DOC Add links to KMeans examples in docstrings and the user guide (scikit-learn#27799)

marenwestermann · web-flow · commit 056864d9c558 · 2024-01-06T04:11:52.000+01:00
diff --git a/doc/modules/clustering.rst b/doc/modules/clustering.rst
@@ -182,6 +182,10 @@ It suffers from various drawbacks:
    :align: center
    :scale: 50
 
+For more detailed descriptions of the issues shown above and how to address them,
+refer to the examples :ref:`sphx_glr_auto_examples_cluster_plot_kmeans_assumptions.py`
+and :ref:`sphx_glr_auto_examples_cluster_plot_kmeans_silhouette_analysis.py`.
+
 K-means is often referred to as Lloyd's algorithm. In basic terms, the
 algorithm has three steps. The first step chooses the initial centroids, with
 the most basic method being to choose :math:`k` samples from the dataset
@@ -218,7 +222,9 @@ initializations of the centroids. One method to help address this issue is the
 k-means++ initialization scheme, which has been implemented in scikit-learn
 (use the ``init='k-means++'`` parameter). This initializes the centroids to be
 (generally) distant from each other, leading to probably better results than
-random initialization, as shown in the reference.

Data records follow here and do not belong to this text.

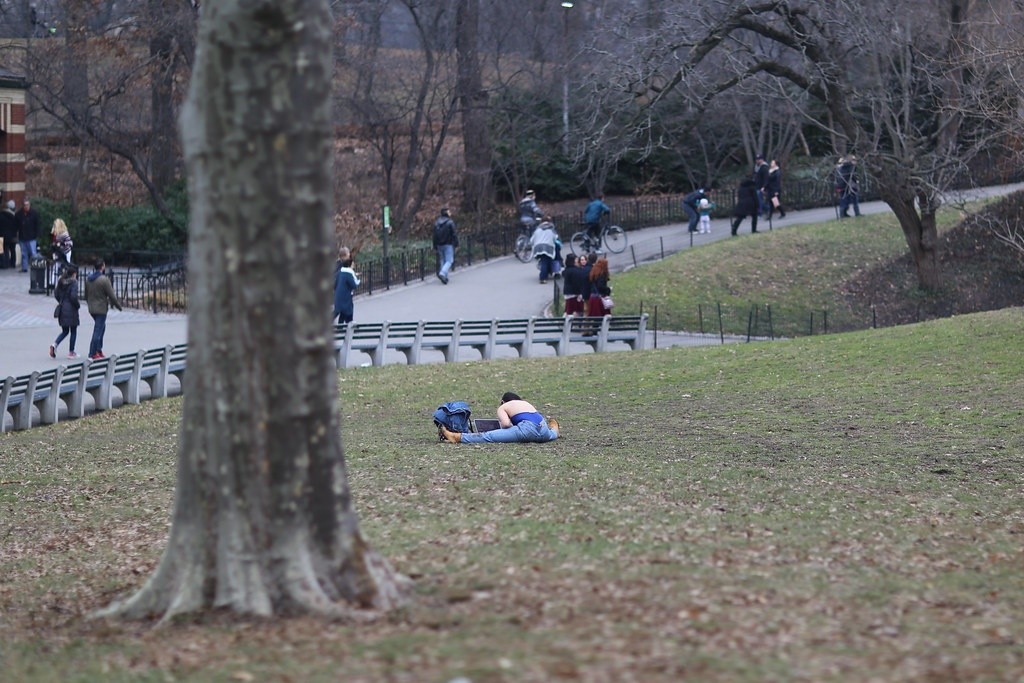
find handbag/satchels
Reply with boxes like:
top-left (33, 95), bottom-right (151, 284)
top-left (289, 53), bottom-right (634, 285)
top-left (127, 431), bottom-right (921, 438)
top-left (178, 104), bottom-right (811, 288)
top-left (53, 304), bottom-right (63, 317)
top-left (602, 295), bottom-right (614, 311)
top-left (772, 196), bottom-right (780, 208)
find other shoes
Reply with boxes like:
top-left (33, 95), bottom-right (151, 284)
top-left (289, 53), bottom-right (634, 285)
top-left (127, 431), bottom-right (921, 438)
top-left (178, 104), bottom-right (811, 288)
top-left (731, 229), bottom-right (737, 236)
top-left (89, 354), bottom-right (104, 362)
top-left (700, 230), bottom-right (705, 234)
top-left (441, 426), bottom-right (456, 444)
top-left (779, 212), bottom-right (787, 219)
top-left (49, 344), bottom-right (58, 358)
top-left (707, 230), bottom-right (711, 233)
top-left (540, 280), bottom-right (548, 285)
top-left (438, 273), bottom-right (449, 285)
top-left (98, 352), bottom-right (107, 358)
top-left (594, 250), bottom-right (603, 255)
top-left (66, 352), bottom-right (81, 359)
top-left (687, 231), bottom-right (699, 235)
top-left (548, 417), bottom-right (559, 431)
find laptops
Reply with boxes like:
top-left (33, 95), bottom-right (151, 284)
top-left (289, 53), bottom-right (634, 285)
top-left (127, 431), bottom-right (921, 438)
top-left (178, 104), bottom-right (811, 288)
top-left (474, 419), bottom-right (501, 433)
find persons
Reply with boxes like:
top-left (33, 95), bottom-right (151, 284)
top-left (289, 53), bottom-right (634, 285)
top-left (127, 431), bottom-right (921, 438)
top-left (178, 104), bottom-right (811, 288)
top-left (334, 260), bottom-right (360, 330)
top-left (731, 153), bottom-right (786, 235)
top-left (0, 200), bottom-right (17, 268)
top-left (441, 392), bottom-right (560, 443)
top-left (582, 250), bottom-right (598, 337)
top-left (432, 208), bottom-right (460, 285)
top-left (587, 256), bottom-right (613, 334)
top-left (50, 267), bottom-right (80, 359)
top-left (583, 192), bottom-right (610, 254)
top-left (332, 246), bottom-right (362, 322)
top-left (580, 255), bottom-right (587, 267)
top-left (48, 218), bottom-right (72, 288)
top-left (84, 259), bottom-right (123, 360)
top-left (832, 153), bottom-right (861, 219)
top-left (15, 200), bottom-right (40, 272)
top-left (518, 190), bottom-right (550, 235)
top-left (682, 186), bottom-right (715, 235)
top-left (529, 216), bottom-right (562, 284)
top-left (562, 253), bottom-right (586, 328)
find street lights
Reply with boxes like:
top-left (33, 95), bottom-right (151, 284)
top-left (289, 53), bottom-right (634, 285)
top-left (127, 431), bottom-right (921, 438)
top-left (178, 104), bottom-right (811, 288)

+random initialization, as shown in the reference. For a detailed example of
+comaparing different initialization schemes, refer to
+:ref:`sphx_glr_auto_examples_cluster_plot_kmeans_digits.py`.
 
 K-means++ can also be called independently to select seeds for other
 clustering algorithms, see :func:`sklearn.cluster.kmeans_plusplus` for details
@@ -231,7 +237,17 @@ weight of 2 to a sample is equivalent to adding a duplicate of that sample
 to the dataset :math:`X`.
 
 K-means can be used for vector quantization. This is achieved using the
-transform method of a trained model of :class:`KMeans`.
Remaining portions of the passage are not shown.